Key research themes
1. How can spatio-temporal distances incorporating causality and seasonality improve interpolation in sparse ecological datasets?
This research theme explores innovative interpolation techniques that address the entanglement of spatial and temporal variability in ecological data, which is often sparse and irregular. By defining a spatio-temporal distance metric that embeds causality constraints and allows for seasonal behavior, the aim is to improve the estimation of spatial fields over time. This has implications for ecological modeling where classical spatial or temporal methods fail to capture complex dynamics due to data limitations or non-stationarities.
2. What statistical frameworks, variogram estimators, and computational tools best support robust spatio-temporal data modeling and inference?

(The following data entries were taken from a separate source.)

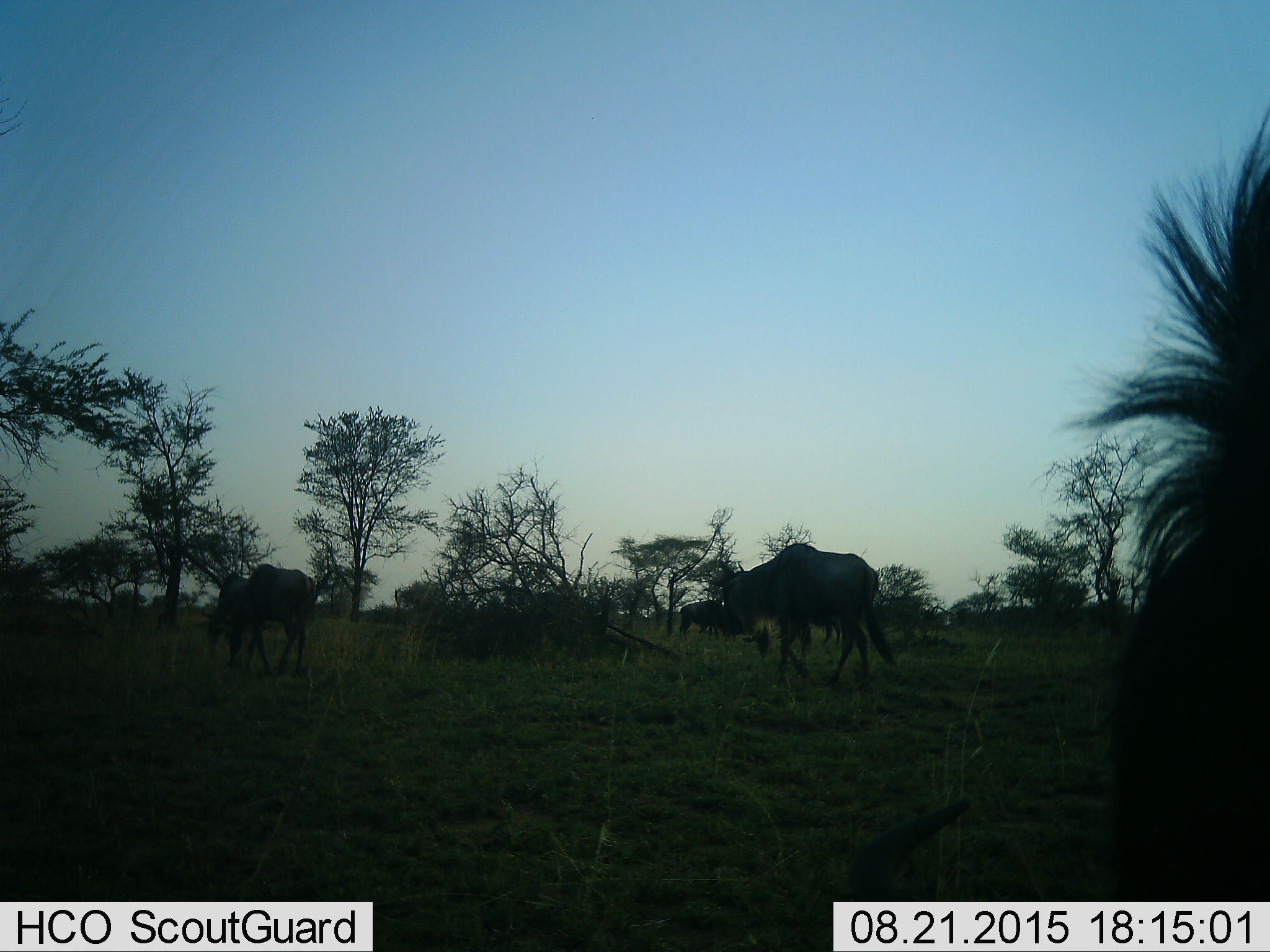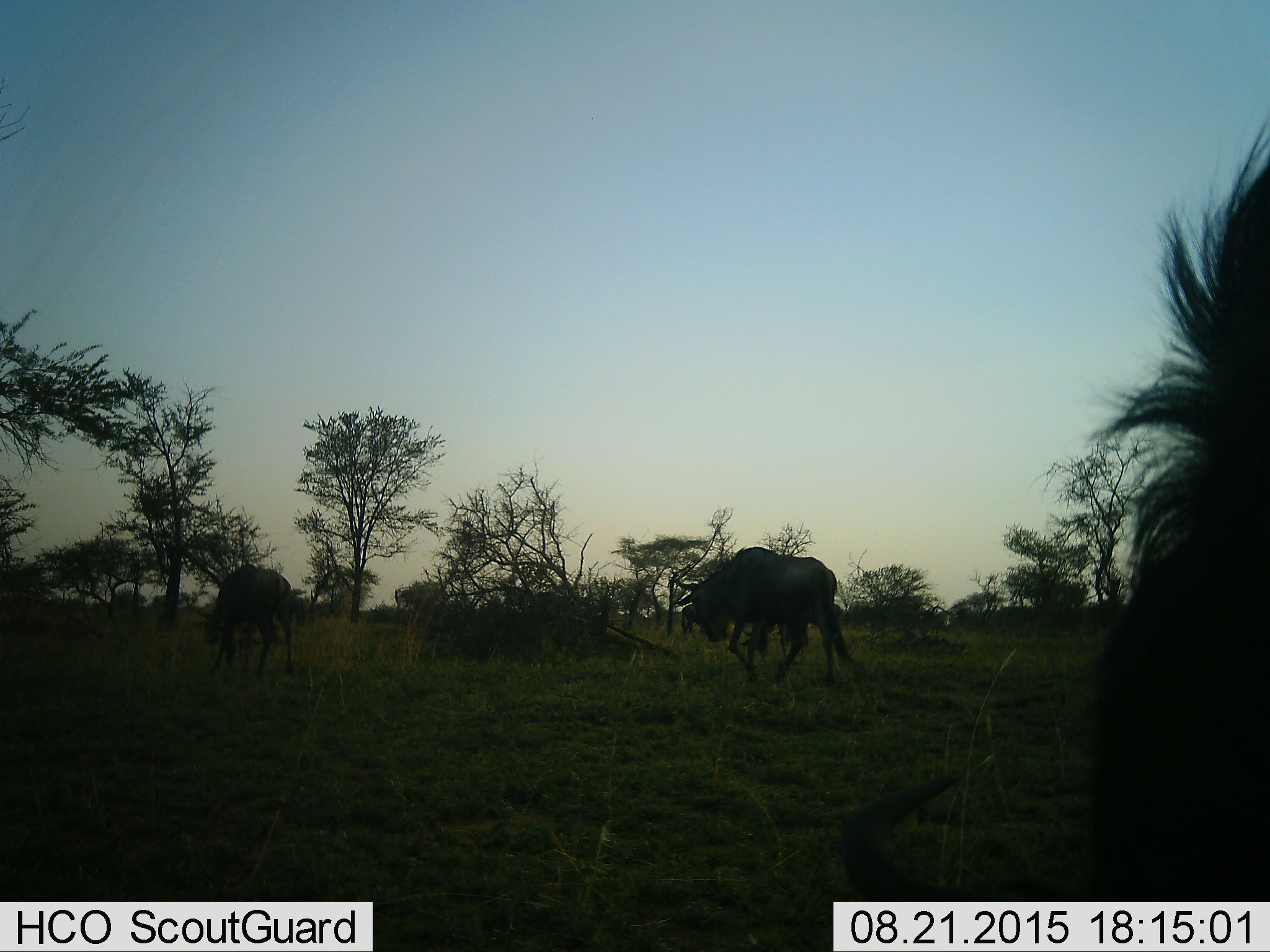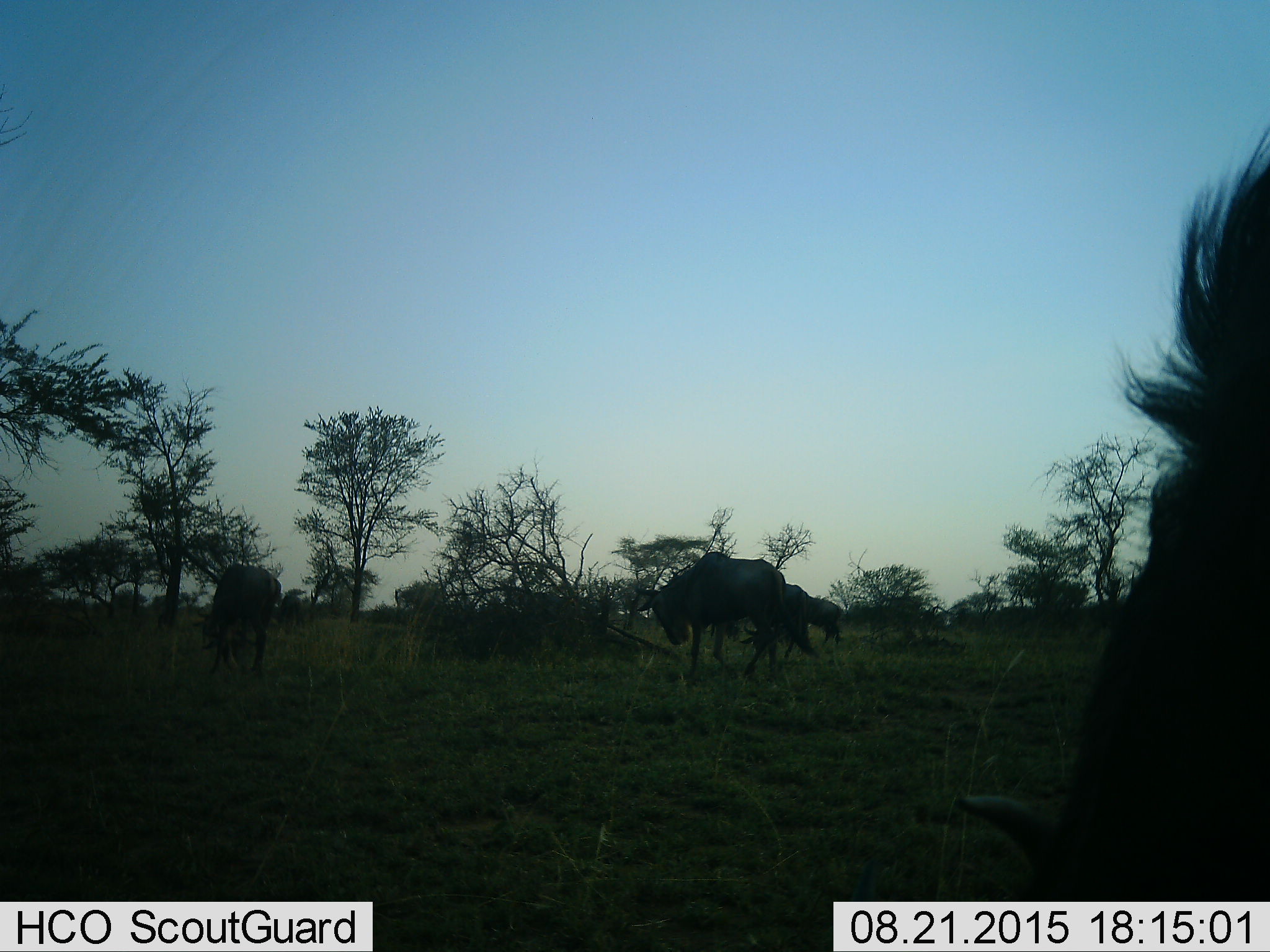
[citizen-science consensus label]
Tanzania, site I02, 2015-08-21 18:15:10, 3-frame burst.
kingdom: Animalia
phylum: Chordata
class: Mammalia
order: Artiodactyla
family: Bovidae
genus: Connochaetes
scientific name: Connochaetes taurinus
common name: blue wildebeest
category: wildebeest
Wildebeest (blue wildebeest) (Connochaetes taurinus), count 6. Behavior (volunteer vote fractions): standing 62%, resting 0%, moving 75%, interacting 0%. Young present (vote fraction): 0%. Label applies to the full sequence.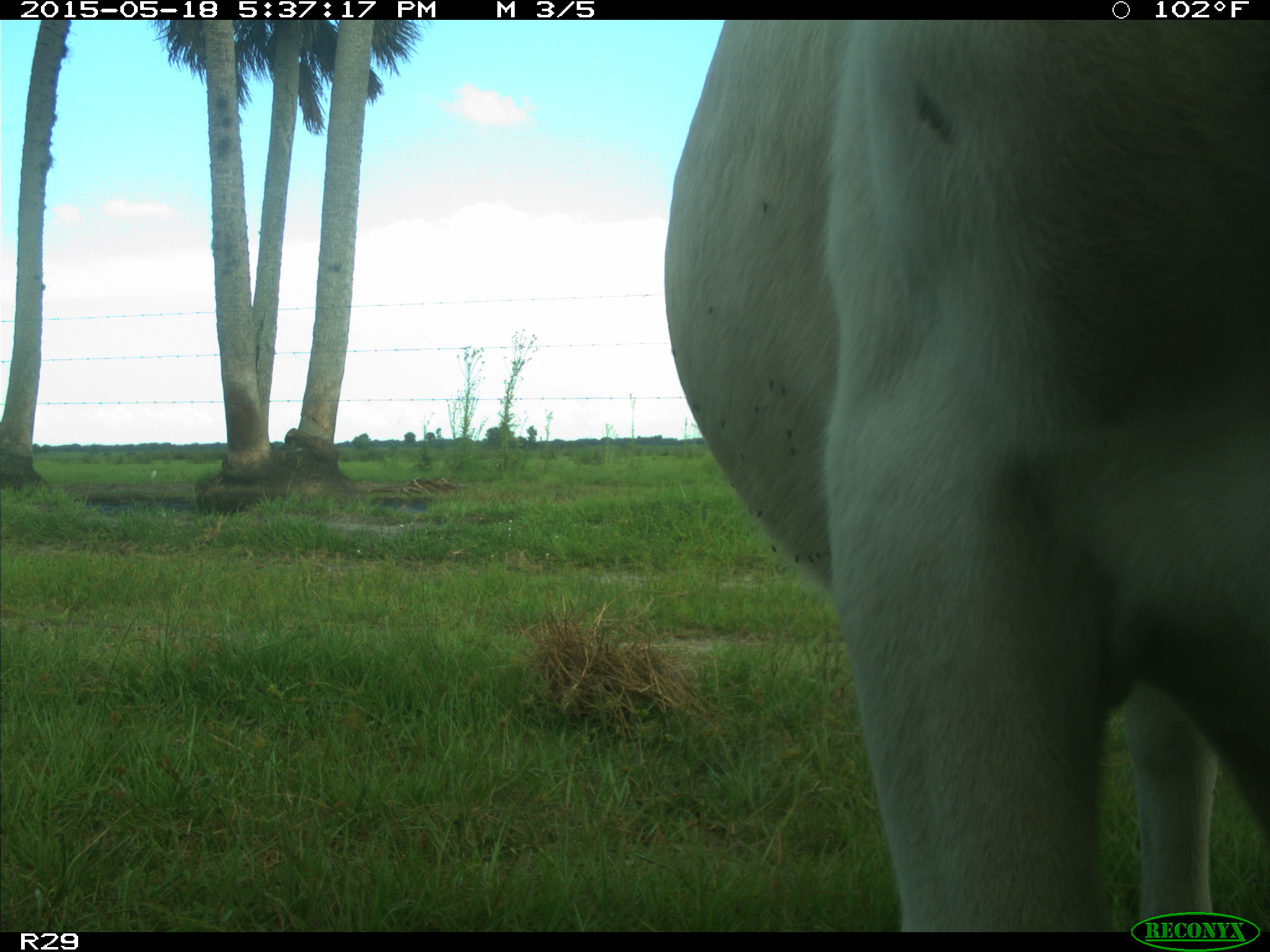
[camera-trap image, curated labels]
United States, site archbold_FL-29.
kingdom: Animalia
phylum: Chordata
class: Mammalia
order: Artiodactyla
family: Bovidae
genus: Bos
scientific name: Bos taurus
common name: domestic cow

This theme focuses on the methodological advancements in spatio-temporal statistics for analyzing, modeling, and predicting complex environmental and ecological phenomena. It emphasizes the challenges posed by high dimensionality, data sparsity, and outliers, examining robust variogram estimation, covariance modeling, and computational frameworks—as well as the role of software such as R—in facilitating principled inference and prediction in spatio-temporal domains.
3. How can machine learning and dynamical systems methods address complex spatio-temporal dynamics for forecasting and interpretation in biological and physical systems?
This theme centers on the application of machine learning techniques, including convolutional neural networks, conditional random fields, and active learning, combined with physics-based and dynamical systems models to predict, estimate, and understand high-dimensional spatio-temporal phenomena. The focus lies on extracting meaningful dynamics from limited observations, enabling cross-variable estimation, and improving prediction accuracy in systems such as cardiac tissue excitation, neural dynamics, and general dynamical systems with complex spatio-temporal structures.